The rest of this article is organized as follows. The architecture of the test chip is presented in Section II. The comparison of various ADC architectures is also presented in Section II. Section III explains the detailed design of each block in the sensor. Section IV reports the experimental results. Section V compares the power consumption of two kinds of ADCs. Finally, the conclusion is given in Section VI.

II. SENSOR ARCHITECTURE

The floor plan of the sensor is depicted in Fig. 1. The chip consists of a complete imager and several column-parallel SAR ADCs. The size of the pixel array is 1024 columns x 896 rows. Two-row logic blocks are placed on the left and right sides of the pixel array for layout convenience. The pixel output is connected to an analog column multiplexer (MUX). The output of the MUX is fed to a programmable gain amplifier (PGA), which drives the SS ADCs. There is a 6-bit register in each SS ADC to store the conversion results, thus the previous digital codes can be read out through the digital MUX during the conversion process. A global ramp generator and a global counter for the SS ADCs are located on the left side of the ADC array. In addition to these main blocks, ten tall, thin column-parallel SAR ADCs are included in the upper-left corner of the chip to enable the experimental exploration of a second type of ADC without compromising the image quality of the full array. The signals related to the SAR ADCs are shared with the signals related to the imager due to pad number limitations.

→ Exercise: Write out the image sensor passage word for word, between "The rest of" and "in Section VI.", inclusive.

→ Exercise data:
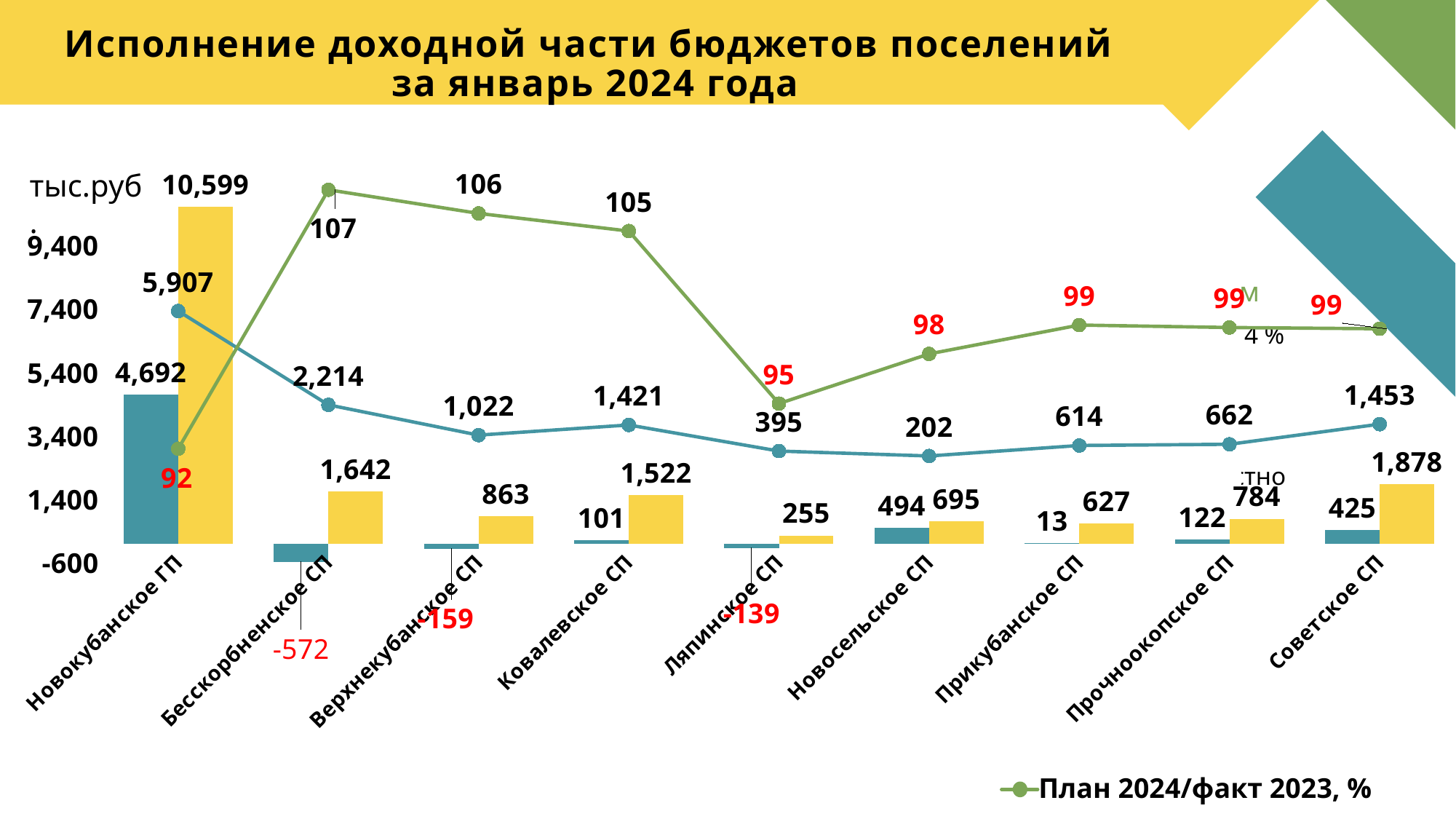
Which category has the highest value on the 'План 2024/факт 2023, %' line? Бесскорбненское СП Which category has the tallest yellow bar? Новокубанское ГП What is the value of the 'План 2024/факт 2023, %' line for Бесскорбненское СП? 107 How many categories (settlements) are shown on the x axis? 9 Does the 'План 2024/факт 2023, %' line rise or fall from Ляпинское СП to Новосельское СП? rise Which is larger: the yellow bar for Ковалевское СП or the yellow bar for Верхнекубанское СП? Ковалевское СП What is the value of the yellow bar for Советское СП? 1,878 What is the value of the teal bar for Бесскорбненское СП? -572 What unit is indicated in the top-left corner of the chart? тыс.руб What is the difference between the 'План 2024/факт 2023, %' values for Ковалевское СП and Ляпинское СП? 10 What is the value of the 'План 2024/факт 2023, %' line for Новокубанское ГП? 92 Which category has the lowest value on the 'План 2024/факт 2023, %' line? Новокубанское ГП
...
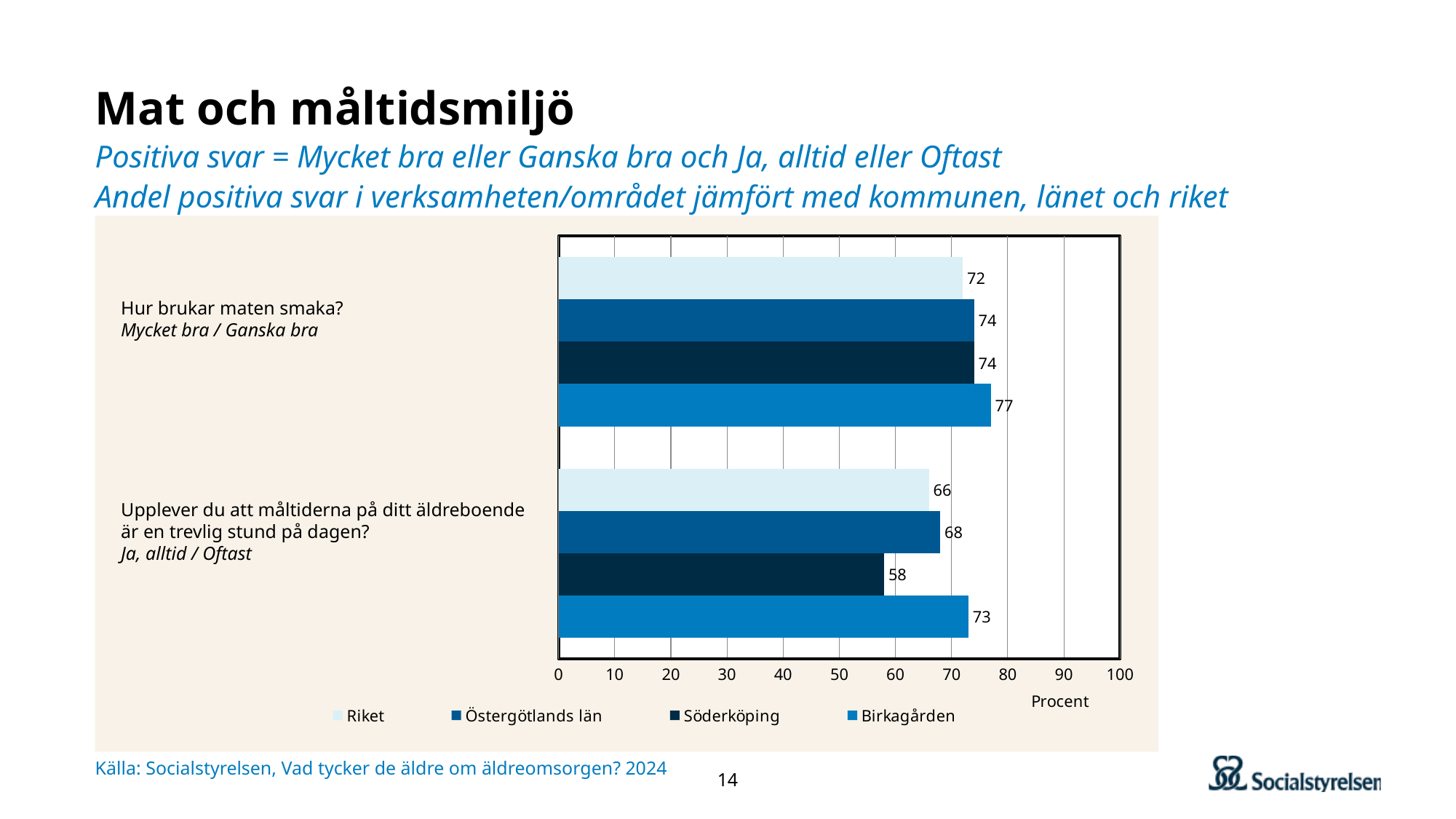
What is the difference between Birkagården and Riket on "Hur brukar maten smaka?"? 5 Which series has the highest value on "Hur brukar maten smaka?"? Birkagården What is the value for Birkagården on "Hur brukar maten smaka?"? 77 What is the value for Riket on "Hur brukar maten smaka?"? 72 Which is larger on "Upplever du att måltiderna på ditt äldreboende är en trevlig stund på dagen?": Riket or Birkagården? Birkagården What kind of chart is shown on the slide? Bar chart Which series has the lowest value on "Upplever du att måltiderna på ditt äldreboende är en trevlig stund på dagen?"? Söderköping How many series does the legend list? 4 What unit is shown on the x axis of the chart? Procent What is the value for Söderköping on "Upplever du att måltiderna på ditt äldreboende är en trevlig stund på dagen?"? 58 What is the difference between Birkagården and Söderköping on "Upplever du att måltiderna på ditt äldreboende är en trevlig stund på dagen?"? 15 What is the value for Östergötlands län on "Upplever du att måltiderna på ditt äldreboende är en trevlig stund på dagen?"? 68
...
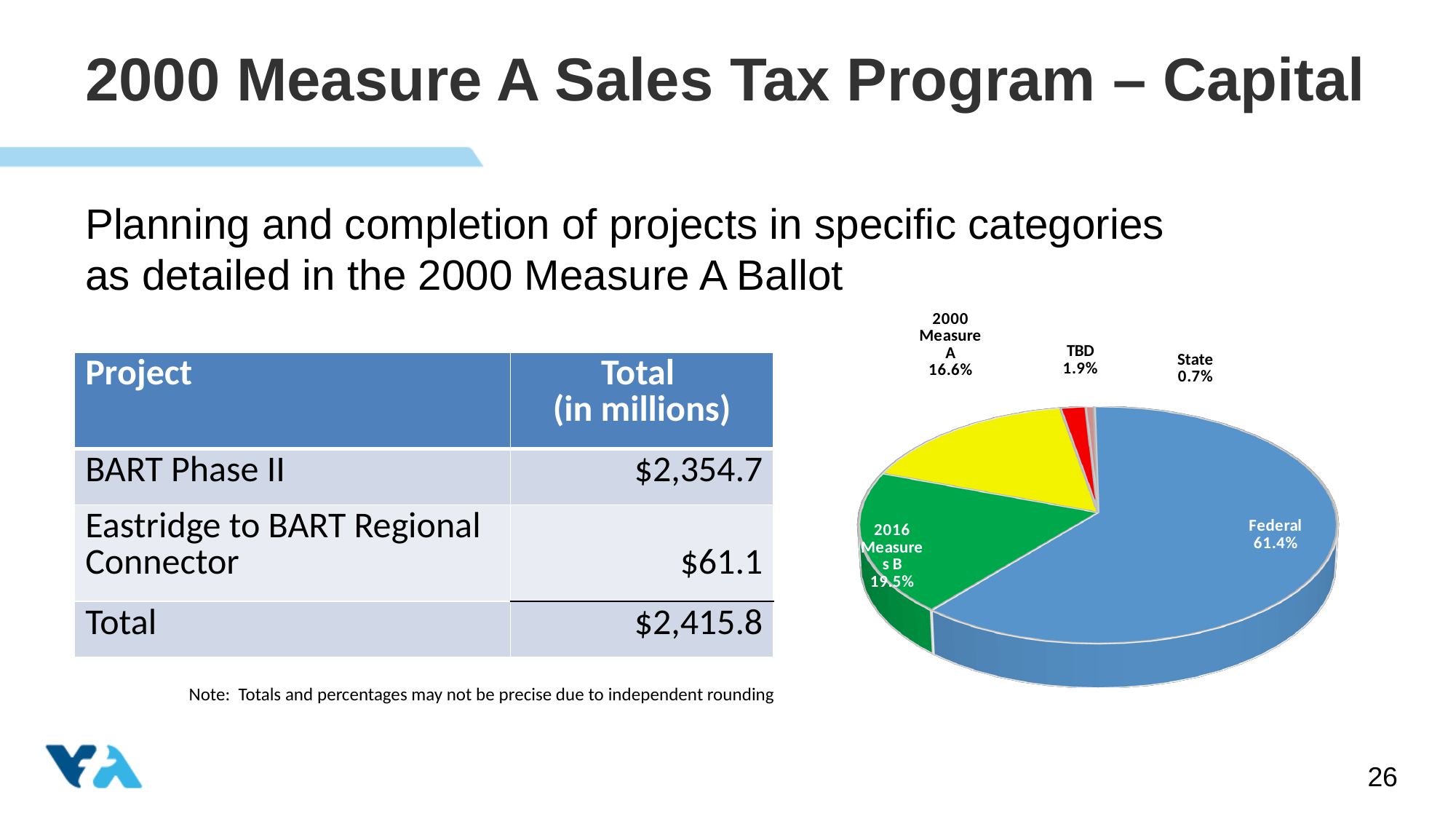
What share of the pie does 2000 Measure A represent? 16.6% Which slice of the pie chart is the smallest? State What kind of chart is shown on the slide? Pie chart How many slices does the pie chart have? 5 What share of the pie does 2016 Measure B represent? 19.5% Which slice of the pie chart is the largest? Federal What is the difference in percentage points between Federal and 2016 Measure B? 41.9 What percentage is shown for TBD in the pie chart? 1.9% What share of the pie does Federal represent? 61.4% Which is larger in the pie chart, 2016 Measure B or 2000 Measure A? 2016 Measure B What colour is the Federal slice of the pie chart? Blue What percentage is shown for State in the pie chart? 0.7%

→ Worked solution:
The rest of this article is organized as follows. The architecture of the test chip is presented in Section II. The comparison of various ADC architectures is also presented in Section II. Section III explains the detailed design of each block in the sensor. Section IV reports the experimental results. Section V compares the power consumption of two kinds of ADCs. Finally, the conclusion is given in Section VI.